**TEXT SHOWN:**
>> Begin
Johannesburg, 23 Aug 2010

In a 2008 report on virtualisation, Gartner predicted: "Virtualisation will be the highest-impact trend changing infrastructure and operations through 2012".1 Today, virtualisation and the various benefits it offers to the enterprise are top of mind for business and IT leaders looking to optimise their operations.

As with all groundbreaking developments in the IT world, however, virtualisation also has a number of challenges associated with it. If these issues are not dealt with effectively, organisations could end up with solutions that consume significant resources while failing to deliver the expected benefits.

"By considering the technical and operations risks inherent in any virtualisation strategy, companies can limit the potentially negative impacts while extending the benefits to deliver maximum effectiveness," says Rob Picton, Dimension Data's product manager for operations management. "Proactively identifying and addressing these risks at the start of a project is the optimal strategy to facilitate the rapid and successful adoption of virtual technology in business, both now and in the future."
>> End
**REQUIRED ACTIONS:**
• 1. According to the article on virtualisation, why do organisations need to deal effectively with the challenges that come with it?
• 2. In the article on virtualisation, write out the passage from "In a 2008 report" up to and including "the expected benefits.".
• 3. Continue the article on virtualisation challenges, starting right after its final sentence.

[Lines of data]
>> Begin
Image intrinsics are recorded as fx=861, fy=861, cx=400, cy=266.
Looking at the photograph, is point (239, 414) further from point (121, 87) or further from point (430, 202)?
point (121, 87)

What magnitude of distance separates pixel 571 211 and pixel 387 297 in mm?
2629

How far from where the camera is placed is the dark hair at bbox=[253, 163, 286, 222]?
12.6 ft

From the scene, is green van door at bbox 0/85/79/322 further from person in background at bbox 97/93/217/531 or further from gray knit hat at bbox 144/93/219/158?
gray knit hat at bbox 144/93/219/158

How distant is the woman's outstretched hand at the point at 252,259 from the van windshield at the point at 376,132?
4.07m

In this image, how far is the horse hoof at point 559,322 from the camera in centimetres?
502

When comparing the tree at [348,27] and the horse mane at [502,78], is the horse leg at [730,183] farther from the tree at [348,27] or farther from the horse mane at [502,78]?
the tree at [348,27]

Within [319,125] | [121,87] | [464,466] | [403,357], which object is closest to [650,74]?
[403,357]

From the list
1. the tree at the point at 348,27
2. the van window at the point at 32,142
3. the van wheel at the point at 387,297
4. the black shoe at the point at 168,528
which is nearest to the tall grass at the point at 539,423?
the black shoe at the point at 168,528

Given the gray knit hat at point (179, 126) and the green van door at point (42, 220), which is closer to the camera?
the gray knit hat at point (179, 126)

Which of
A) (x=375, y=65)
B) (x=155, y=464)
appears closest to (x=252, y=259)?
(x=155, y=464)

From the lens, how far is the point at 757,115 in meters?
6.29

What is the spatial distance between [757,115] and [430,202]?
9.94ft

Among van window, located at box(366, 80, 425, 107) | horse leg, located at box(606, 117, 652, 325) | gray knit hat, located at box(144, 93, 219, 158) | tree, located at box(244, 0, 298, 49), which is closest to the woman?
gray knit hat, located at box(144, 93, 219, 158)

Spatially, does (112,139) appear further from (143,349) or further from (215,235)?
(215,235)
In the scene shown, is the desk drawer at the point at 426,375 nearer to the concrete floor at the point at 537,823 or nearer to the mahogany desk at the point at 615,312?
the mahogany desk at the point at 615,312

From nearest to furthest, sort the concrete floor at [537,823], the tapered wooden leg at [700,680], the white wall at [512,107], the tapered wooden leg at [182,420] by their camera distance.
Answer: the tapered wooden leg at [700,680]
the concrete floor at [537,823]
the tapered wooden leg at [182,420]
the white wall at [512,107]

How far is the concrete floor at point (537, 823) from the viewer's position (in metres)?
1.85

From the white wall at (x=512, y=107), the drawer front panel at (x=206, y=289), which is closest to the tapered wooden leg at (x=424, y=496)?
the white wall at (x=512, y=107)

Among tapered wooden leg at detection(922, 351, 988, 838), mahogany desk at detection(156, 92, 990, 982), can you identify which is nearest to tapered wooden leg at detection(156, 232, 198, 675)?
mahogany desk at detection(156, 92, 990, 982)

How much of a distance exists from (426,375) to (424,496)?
>> End
**ANSWERS:**
• 1. If these challenges are not handled effectively, organisations could end up with virtualisation solutions that consume significant resources while failing to deliver the expected benefits.

• 2.
In a 2008 report on virtualisation, Gartner predicted: "Virtualisation will be the highest-impact trend changing infrastructure and operations through 2012".1 Today, virtualisation and the various benefits it offers to the enterprise are top of mind for business and IT leaders looking to optimise their operations.

As with all groundbreaking developments in the IT world, however, virtualisation also has a number of challenges associated with it. If these issues are not dealt with effectively, organisations could end up with solutions that consume significant resources while failing to deliver the expected benefits.

• 3.
Picton believes there are three primary areas associated with the adoption of virtualisation driving operational risk into businesses:

1. Existing management tools may not be compatible with the virtualisation element manager. The organisation's existing service management tools may be able to discover virtual machines, but will be unable to collect detailed information and implement existing management processes. This results in the physical and virtual domains being managed independently, which in turn negatively affects an organisation's ability to find the root cause of faults and manage application performance across the whole infrastructure.
2. Processes may be poorly defined or immature. Virtualisation brings substantial operational changes to the business environment due to the speed of deploying and moving fully functional virtual machines. Traditional processes may not be able to address the virtual environment effectively.
3. Lack of skills creates additional operations risks. The more virtualisation is implemented, the more skills are needed in what is still a fairly new technical field.

Failing to deal with these challenges at the start of the project will increase the cost of the rollout and reduce its effectiveness.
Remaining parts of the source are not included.